Set the listing down again exactly, please, apart from its pictures.

### ENTRIES SHOWN
-------------------------
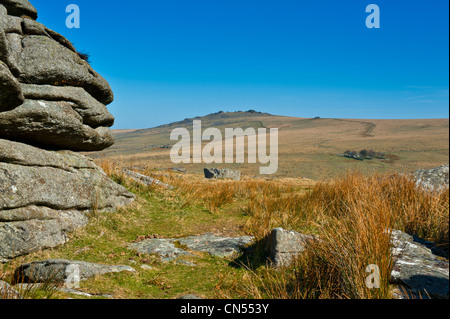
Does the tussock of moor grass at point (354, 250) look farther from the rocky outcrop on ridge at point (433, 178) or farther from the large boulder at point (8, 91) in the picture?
the large boulder at point (8, 91)

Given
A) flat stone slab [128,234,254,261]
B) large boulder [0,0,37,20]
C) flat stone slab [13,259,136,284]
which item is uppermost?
large boulder [0,0,37,20]

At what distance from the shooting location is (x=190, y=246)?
6.80m

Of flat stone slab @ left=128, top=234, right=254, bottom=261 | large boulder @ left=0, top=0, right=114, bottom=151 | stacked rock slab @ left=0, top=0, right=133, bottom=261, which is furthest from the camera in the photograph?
large boulder @ left=0, top=0, right=114, bottom=151

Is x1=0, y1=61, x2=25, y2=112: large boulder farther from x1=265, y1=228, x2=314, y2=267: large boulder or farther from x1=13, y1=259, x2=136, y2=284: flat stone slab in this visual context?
x1=265, y1=228, x2=314, y2=267: large boulder

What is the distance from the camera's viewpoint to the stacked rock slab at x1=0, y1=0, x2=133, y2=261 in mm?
5918

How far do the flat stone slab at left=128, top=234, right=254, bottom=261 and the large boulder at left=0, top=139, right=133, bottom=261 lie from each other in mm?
1680

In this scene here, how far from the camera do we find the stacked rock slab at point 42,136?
19.4 ft

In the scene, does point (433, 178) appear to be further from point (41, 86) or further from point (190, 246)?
point (41, 86)

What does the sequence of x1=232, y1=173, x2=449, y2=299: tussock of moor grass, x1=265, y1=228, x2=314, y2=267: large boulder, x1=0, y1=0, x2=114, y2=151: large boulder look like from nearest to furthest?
1. x1=232, y1=173, x2=449, y2=299: tussock of moor grass
2. x1=265, y1=228, x2=314, y2=267: large boulder
3. x1=0, y1=0, x2=114, y2=151: large boulder

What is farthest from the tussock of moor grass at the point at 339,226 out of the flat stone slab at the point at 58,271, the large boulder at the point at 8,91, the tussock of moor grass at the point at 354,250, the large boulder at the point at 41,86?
the large boulder at the point at 8,91

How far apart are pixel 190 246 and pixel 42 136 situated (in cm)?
435

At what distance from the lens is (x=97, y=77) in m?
8.61

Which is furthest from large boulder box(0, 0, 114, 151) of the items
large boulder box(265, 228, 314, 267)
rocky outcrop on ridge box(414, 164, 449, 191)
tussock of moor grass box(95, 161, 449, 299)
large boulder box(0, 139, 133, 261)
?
rocky outcrop on ridge box(414, 164, 449, 191)
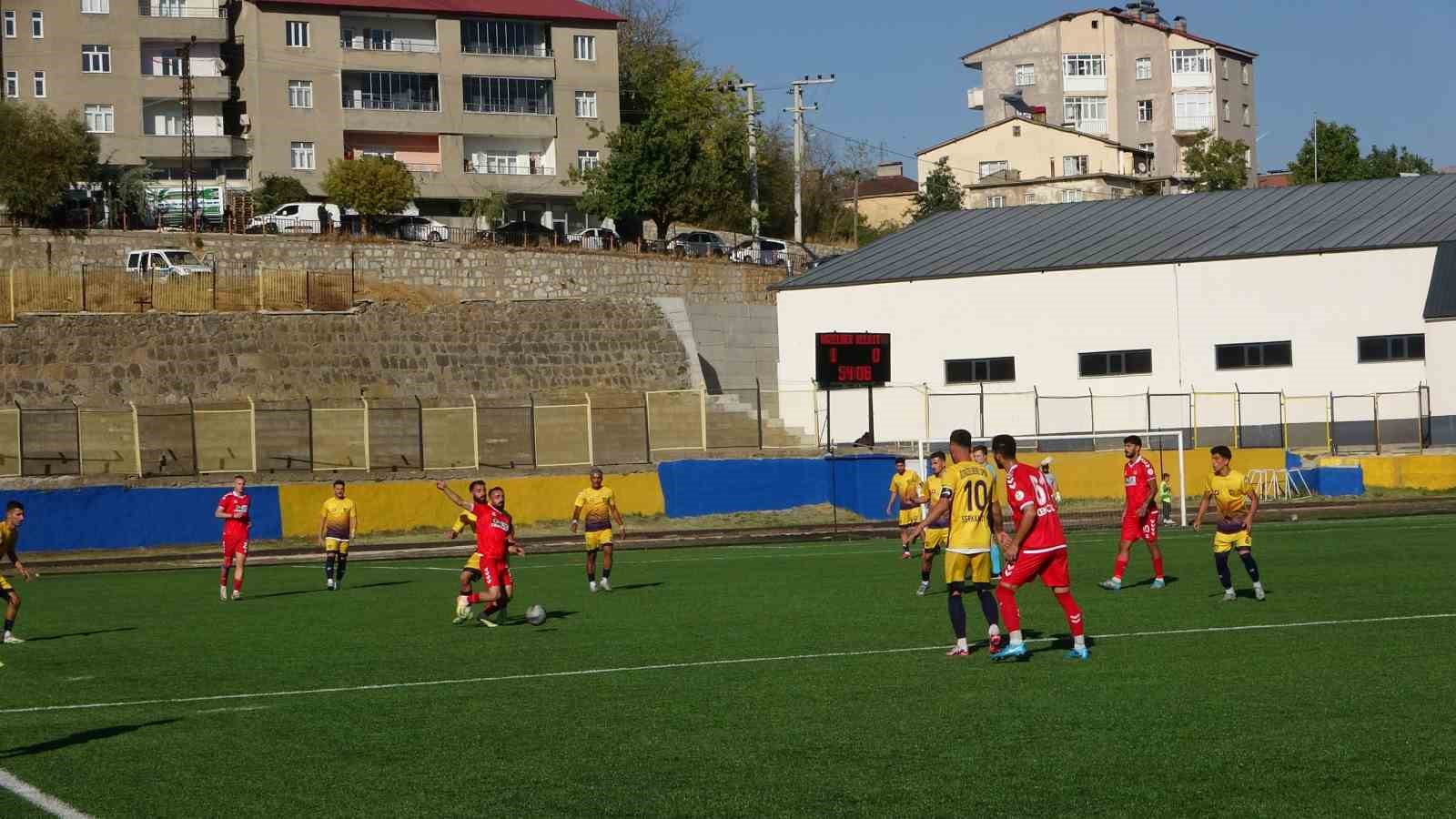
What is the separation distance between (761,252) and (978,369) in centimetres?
2270

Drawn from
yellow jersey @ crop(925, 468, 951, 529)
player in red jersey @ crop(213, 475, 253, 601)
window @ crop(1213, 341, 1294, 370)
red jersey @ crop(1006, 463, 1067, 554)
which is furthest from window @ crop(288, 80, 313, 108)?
red jersey @ crop(1006, 463, 1067, 554)

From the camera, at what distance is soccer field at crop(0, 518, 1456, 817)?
9.56 metres

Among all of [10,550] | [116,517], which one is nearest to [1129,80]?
[116,517]

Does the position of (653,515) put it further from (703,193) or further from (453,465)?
(703,193)

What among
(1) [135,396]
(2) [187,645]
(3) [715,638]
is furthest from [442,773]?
(1) [135,396]

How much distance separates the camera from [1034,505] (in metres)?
14.1

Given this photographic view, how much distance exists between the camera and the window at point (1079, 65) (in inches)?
4245

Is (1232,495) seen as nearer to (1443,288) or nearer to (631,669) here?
(631,669)

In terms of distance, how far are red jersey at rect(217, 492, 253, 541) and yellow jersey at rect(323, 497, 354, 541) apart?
1420mm

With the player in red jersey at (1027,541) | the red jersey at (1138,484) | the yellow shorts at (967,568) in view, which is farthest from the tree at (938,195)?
the player in red jersey at (1027,541)

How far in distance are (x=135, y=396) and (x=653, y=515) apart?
19.2 m

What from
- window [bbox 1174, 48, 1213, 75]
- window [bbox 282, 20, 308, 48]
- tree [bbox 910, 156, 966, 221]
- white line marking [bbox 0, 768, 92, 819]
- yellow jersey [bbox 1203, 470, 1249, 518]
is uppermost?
window [bbox 1174, 48, 1213, 75]

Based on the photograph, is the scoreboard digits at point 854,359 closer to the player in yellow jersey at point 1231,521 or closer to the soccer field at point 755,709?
the soccer field at point 755,709

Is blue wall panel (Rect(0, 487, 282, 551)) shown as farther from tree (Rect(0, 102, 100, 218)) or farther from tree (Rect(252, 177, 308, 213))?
tree (Rect(252, 177, 308, 213))
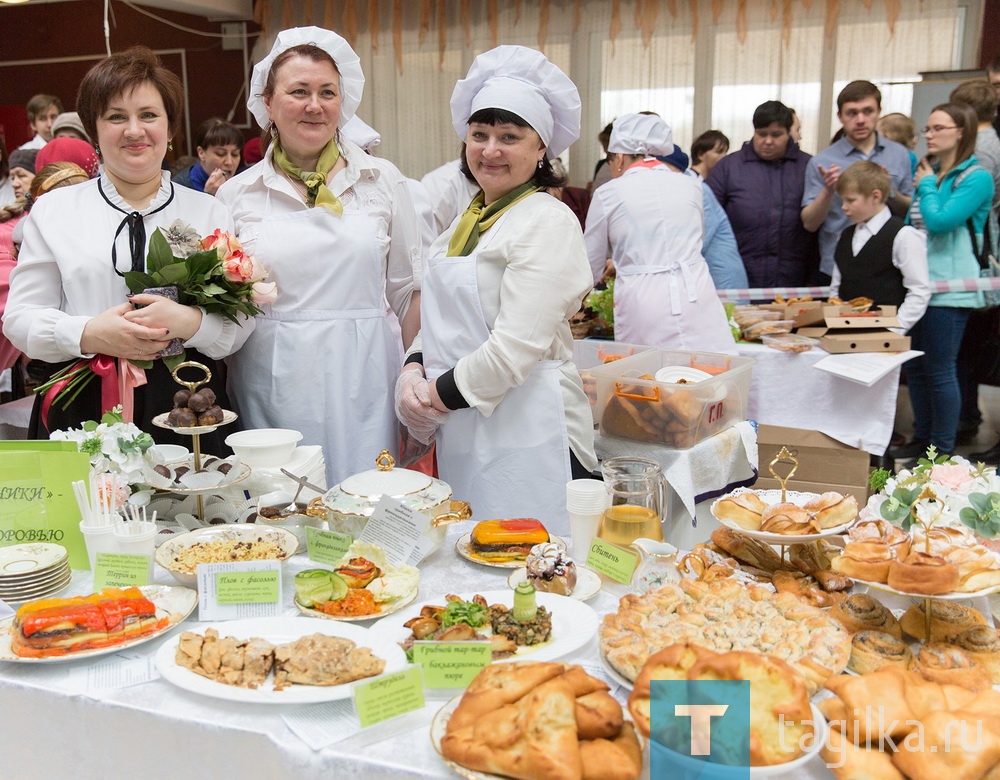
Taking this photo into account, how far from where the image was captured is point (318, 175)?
8.08 ft

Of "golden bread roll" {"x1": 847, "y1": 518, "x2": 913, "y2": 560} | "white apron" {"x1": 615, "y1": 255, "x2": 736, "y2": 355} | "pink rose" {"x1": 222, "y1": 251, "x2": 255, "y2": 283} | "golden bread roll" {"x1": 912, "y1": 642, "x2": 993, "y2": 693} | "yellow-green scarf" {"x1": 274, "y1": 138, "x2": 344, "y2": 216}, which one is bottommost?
"golden bread roll" {"x1": 912, "y1": 642, "x2": 993, "y2": 693}

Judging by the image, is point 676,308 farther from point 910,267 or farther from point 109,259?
point 109,259

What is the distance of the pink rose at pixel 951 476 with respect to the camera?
1.55 metres

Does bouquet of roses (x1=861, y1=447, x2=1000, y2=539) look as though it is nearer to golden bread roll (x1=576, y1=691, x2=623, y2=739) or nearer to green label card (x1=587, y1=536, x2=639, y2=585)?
green label card (x1=587, y1=536, x2=639, y2=585)

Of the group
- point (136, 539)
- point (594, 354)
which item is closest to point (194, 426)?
point (136, 539)

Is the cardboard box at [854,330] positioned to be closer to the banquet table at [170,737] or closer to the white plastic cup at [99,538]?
the banquet table at [170,737]

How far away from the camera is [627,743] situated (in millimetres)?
1067

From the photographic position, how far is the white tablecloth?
362 centimetres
-------------------------
### FULL ANSWER
Does the tussock of moor grass at point (354, 250) look farther from the rocky outcrop on ridge at point (433, 178) or farther from the large boulder at point (8, 91) in the picture?
the large boulder at point (8, 91)

Given
A) flat stone slab [128,234,254,261]
B) large boulder [0,0,37,20]
C) flat stone slab [13,259,136,284]
which item is uppermost?
large boulder [0,0,37,20]

At what distance from the shooting location is (x=190, y=246)?
6.80m

Of flat stone slab @ left=128, top=234, right=254, bottom=261 | large boulder @ left=0, top=0, right=114, bottom=151 | stacked rock slab @ left=0, top=0, right=133, bottom=261, which is furthest from the camera in the photograph?
large boulder @ left=0, top=0, right=114, bottom=151

Is x1=0, y1=61, x2=25, y2=112: large boulder farther from x1=265, y1=228, x2=314, y2=267: large boulder or farther from x1=13, y1=259, x2=136, y2=284: flat stone slab in this visual context?
x1=265, y1=228, x2=314, y2=267: large boulder

What is the distance from the camera's viewpoint to the stacked rock slab at x1=0, y1=0, x2=133, y2=261 in mm?
5918

How far do the flat stone slab at left=128, top=234, right=254, bottom=261 and the large boulder at left=0, top=139, right=133, bottom=261 lie from each other in mm?
1680

In this scene here, how far from the camera do we find the stacked rock slab at point 42,136?
19.4 ft

In the scene, does point (433, 178) appear to be further from point (41, 86) or further from point (190, 246)?
point (41, 86)

What does the sequence of x1=232, y1=173, x2=449, y2=299: tussock of moor grass, x1=265, y1=228, x2=314, y2=267: large boulder, x1=0, y1=0, x2=114, y2=151: large boulder look like from nearest to furthest?
1. x1=232, y1=173, x2=449, y2=299: tussock of moor grass
2. x1=265, y1=228, x2=314, y2=267: large boulder
3. x1=0, y1=0, x2=114, y2=151: large boulder

What is farthest from the tussock of moor grass at the point at 339,226 out of the flat stone slab at the point at 58,271, the large boulder at the point at 8,91, the tussock of moor grass at the point at 354,250, the large boulder at the point at 41,86?
the large boulder at the point at 8,91

How far apart are pixel 190 246 and pixel 42 136 situated (in cm)?
435

At what distance from the lens is (x=97, y=77) in m?
8.61

Which is furthest from large boulder box(0, 0, 114, 151) of the items
large boulder box(265, 228, 314, 267)
rocky outcrop on ridge box(414, 164, 449, 191)
tussock of moor grass box(95, 161, 449, 299)
large boulder box(0, 139, 133, 261)
?
rocky outcrop on ridge box(414, 164, 449, 191)
What is the separation distance between (761,252) and (978,369) in centimetres?
2270

Drawn from
yellow jersey @ crop(925, 468, 951, 529)
player in red jersey @ crop(213, 475, 253, 601)
window @ crop(1213, 341, 1294, 370)
red jersey @ crop(1006, 463, 1067, 554)
which is furthest from window @ crop(288, 80, 313, 108)?
red jersey @ crop(1006, 463, 1067, 554)

From the camera, at what distance is soccer field at crop(0, 518, 1456, 817)?
9.56 metres

Among all of [10,550] | [116,517], which one is nearest to [1129,80]?
[116,517]

Does the position of (653,515) put it further from (703,193) or further from (453,465)?
(703,193)

What among
(1) [135,396]
(2) [187,645]
(3) [715,638]
is furthest from [442,773]?
(1) [135,396]

How much distance separates the camera from [1034,505] (in metres)?
14.1

Given this photographic view, how much distance exists between the camera and the window at point (1079, 65) (in inches)?
4245

Is (1232,495) seen as nearer to (1443,288) or nearer to (631,669) here?
(631,669)

In terms of distance, how far are red jersey at rect(217, 492, 253, 541) and yellow jersey at rect(323, 497, 354, 541) apart?
1420mm

With the player in red jersey at (1027,541) | the red jersey at (1138,484) | the yellow shorts at (967,568) in view, which is farthest from the tree at (938,195)?
the player in red jersey at (1027,541)

How far in distance are (x=135, y=396) and (x=653, y=515) apart?
19.2 m

What from
- window [bbox 1174, 48, 1213, 75]
- window [bbox 282, 20, 308, 48]
- tree [bbox 910, 156, 966, 221]
- white line marking [bbox 0, 768, 92, 819]
- yellow jersey [bbox 1203, 470, 1249, 518]
is uppermost?
window [bbox 1174, 48, 1213, 75]

Based on the photograph, is the scoreboard digits at point 854,359 closer to the player in yellow jersey at point 1231,521 or closer to the soccer field at point 755,709?
the soccer field at point 755,709

Is blue wall panel (Rect(0, 487, 282, 551)) shown as farther from tree (Rect(0, 102, 100, 218)) or farther from tree (Rect(252, 177, 308, 213))?
tree (Rect(252, 177, 308, 213))
Taking this photo into account, how far from where the image was captured is point (318, 175)?
8.08 ft

Of "golden bread roll" {"x1": 847, "y1": 518, "x2": 913, "y2": 560} | "white apron" {"x1": 615, "y1": 255, "x2": 736, "y2": 355} | "pink rose" {"x1": 222, "y1": 251, "x2": 255, "y2": 283} | "golden bread roll" {"x1": 912, "y1": 642, "x2": 993, "y2": 693} | "yellow-green scarf" {"x1": 274, "y1": 138, "x2": 344, "y2": 216}, which one is bottommost?
"golden bread roll" {"x1": 912, "y1": 642, "x2": 993, "y2": 693}

Judging by the image, is point 676,308 farther from point 910,267 or farther from point 109,259?
point 109,259

What is the distance of the pink rose at pixel 951 476 with respect to the camera?
1.55 metres

Does bouquet of roses (x1=861, y1=447, x2=1000, y2=539) look as though it is nearer to golden bread roll (x1=576, y1=691, x2=623, y2=739) or nearer to green label card (x1=587, y1=536, x2=639, y2=585)?
green label card (x1=587, y1=536, x2=639, y2=585)

Of the group
- point (136, 539)
- point (594, 354)
which item is closest to point (194, 426)?
point (136, 539)

Is the cardboard box at [854,330] positioned to be closer to the banquet table at [170,737] or closer to the white plastic cup at [99,538]?
the banquet table at [170,737]

How far away from the camera is [627,743] situated (in millimetres)?
1067

From the photographic position, how far is the white tablecloth?
362 centimetres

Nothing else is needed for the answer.